====== Texto para leitura

Esse poder moderador é a justificativa para a intervenção política e ruptura da ordem constitucional sempre que o dissenso ameaça os interesses da classe dominante, e é posto em ação principalmente quando o conflito opõe grupos sociais, ameaçando a ordem burguesa. Em ambas as hipóteses seu papel é o de proteção do bloco hegemônico. Assim, por exemplo, o golpe de 1964, e a ditadura que se segue, instrumentos erguidos contra a possibilidade de avanços sociais.
Em nome da defesa da ordem, sempre a serviço da fração dominante, as forças armadas se atribuem o dever de impedir a emergência do novo.
A ditadura da parte sobre o conjunto vem de longa data, acompanha mesmo a história republicana, com momentos de maior ou menor incidência. Não se trata, aqui, de discutir os inexistentes compromissos da farda com a democracia – está nos livros de História a sequência de insurreições, golpes de Estado e ditaduras -, porque o cerne da questão radica nessa auto-concepção dos militares como pais da pátria, para eles incapaz de alcançar a maioridade e por isso mesmo necessitada de ser mantida sob as rédeas curtas da tutela.
Os militares de hoje são a guarda pretoriana de um governo que conspira diuturnamente contra o país e seu povo, destruindo a economia como um todo e a empresa nacional de forma particular, destruindo a indústria em favor do monopólio financeiro, asfixiando a universidade, desconstituindo as bases da educação, da ciência e da tecnologia, devastando o meio ambiente. Transformando um país que já desempenhou o papel de sujeito na política internacional em moleque de recados dos interesses da agonizante administração Donald Trump, aprofundando o caráter de país politicamente reflexo e economicamente dependente, regressando à primeira metade do século passado como país agroexportador.

============
====== Dados de origem

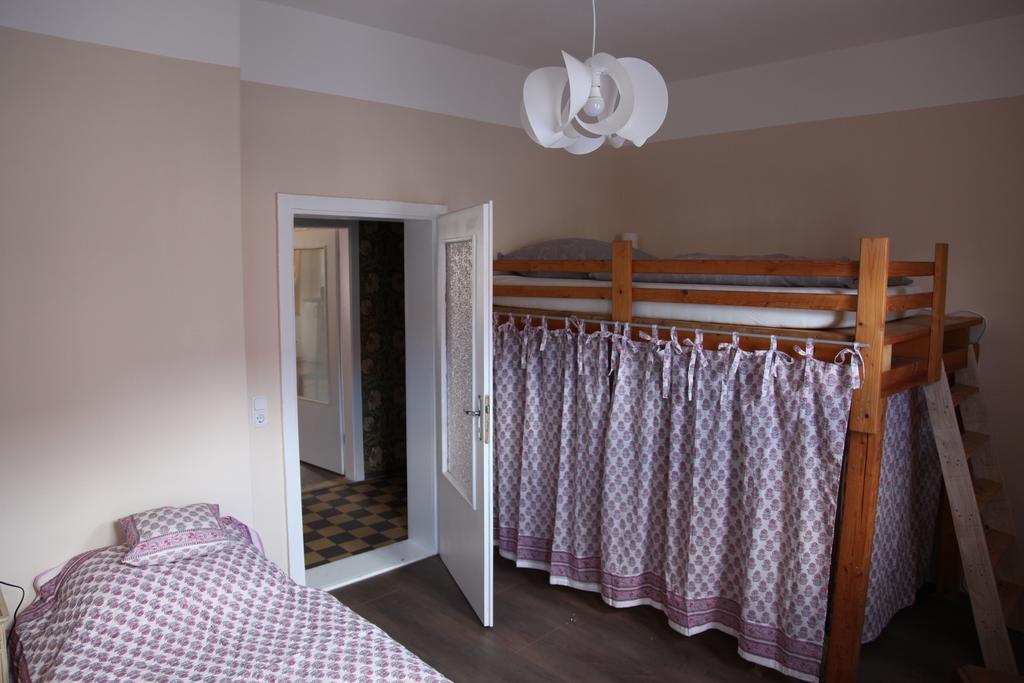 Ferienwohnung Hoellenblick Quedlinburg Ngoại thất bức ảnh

============
====== Dados de origem

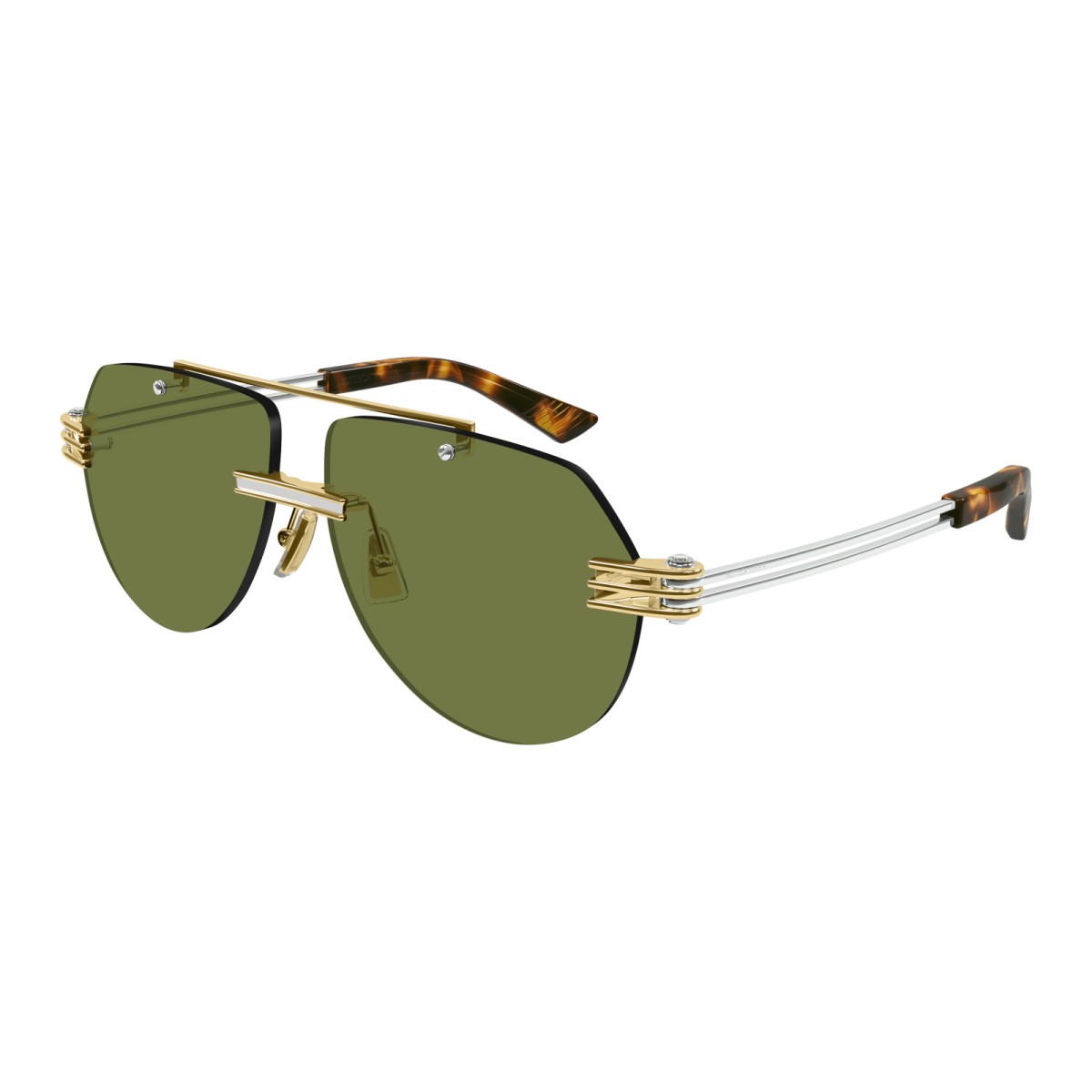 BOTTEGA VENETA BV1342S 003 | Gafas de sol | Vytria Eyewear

============
====== Dados de origem

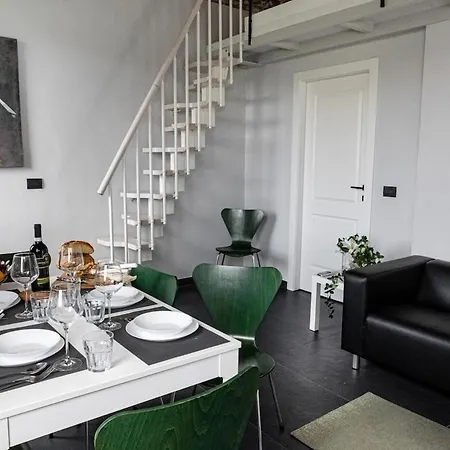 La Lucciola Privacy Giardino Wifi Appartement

============

■ **Tarefas**:
a. Responda, com base no texto sobre o papel político dos militares:
(i) Que acontecimento é dado como exemplo de instrumento erguido contra a possibilidade de avanços sociais?
(ii) Em nome de quê as forças armadas se atribuem o dever de impedir a emergência do novo?
(iii) De que o texto chama os militares de hoje?
b. Prossiga com o texto sobre o papel político dos militares, começando logo após a última frase apresentada.
Os registros são um material independente do texto.

■ **Respostas em sequência**:
a.
(i) O golpe de 1964 e a ditadura que se segue são dados como exemplo.
(ii) Elas o fazem em nome da defesa da ordem.
(iii) O texto os chama de guarda pretoriana de um governo que conspira diuturnamente contra o país e seu povo.

b.
Os militares, que no passado estiveram associados ao projeto nacional desenvolvimentista levado a cabo pela revolução de 30, que se associaram à defesa do monopólio estatal do petróleo e da construção da Petrobras, são hoje o sustentáculo de um governo que desmonta a infraestrutura nacional estratégica, anula o papel do BNDES como agente de desenvolvimento, entrega às multinacionais os recursos do pré-sal e renuncia ao dever de ter uma política espacial, doando aos EUA a Base de Alcântara – sonho de brasileiros há mais de meio século.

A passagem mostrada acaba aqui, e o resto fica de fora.